Roy Graham, the story lead. He will take that and start, he took that and started as a starting inspiration for the outline for the set story. And then there was a lot of back and forth
from that point as I was refining details of the world guide, making sure it matched
up what was in the outline. And we were both trying to
stay like, like the thing the story tries to do is try and stay true to the essence of the world
building. So he leaning super hard into like the horror tropes. There we like we worked together to figure out the heroes of this of the set you know
Typhar, Nico, the Wanderer, Kaito, all the rest of them really leaning into like the
80s tropes of you know horror movie I guess victims the jock, the nerd, all of that.
And then after that, Roy sent the outline to Shawna McGuire, aka Marigrette, who is
she actually is, in case anyone didn't know, she's a huge horror fan and a somewhat well-known horror writer.
And she just takes the outline and runs with it at that point.
Okay, so in world building, I know that a lot of your responsibility is, hey, we have
to make a whole set out of this, right? There has
to be, we make the creature grid and all the stuff that we're
like, here's all the things that set will need. What were the
challenges? Like in any one set, there's some challenges as far
as what did the set not naturally lead that you guys
had to sort of consciously make sure you added?

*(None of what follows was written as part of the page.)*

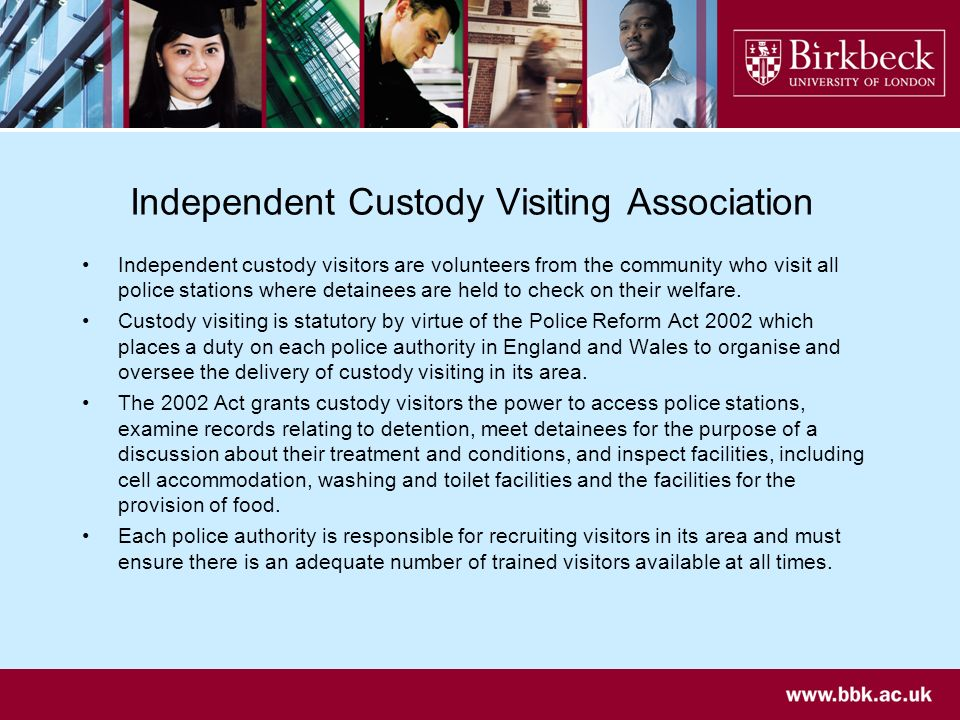 Independent Custody Visiting Association Independent custody visitors are volunteers from the community who visit all police stations where detainees are held to check on their welfare.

So we definitely had to make sure we consciously added some
like non horror creatures in here. The beasties, the glimmers,
we had to have a little bit of hope a little bit of comfort for
the people who are trying to stay alive in here. For the
survivors in the house, but also like for the
players who are not super fan of horror, we wanted to make sure
there's like, oh, there's still like some card art that we'll be
able to look at without wanting to just like not touch it
physically. We also wanted, we also had to consciously make sure like, we were, wait, let me rephrase
that.
We made a concerted effort to figure out what could be horror representations of what are
generally benevolent effects in magic.
For example, life gain.
That's typically a good thing, typically seen as healing.
Well, what is a horror twist on this?
Maybe you are being healed by the cult of Algovoth.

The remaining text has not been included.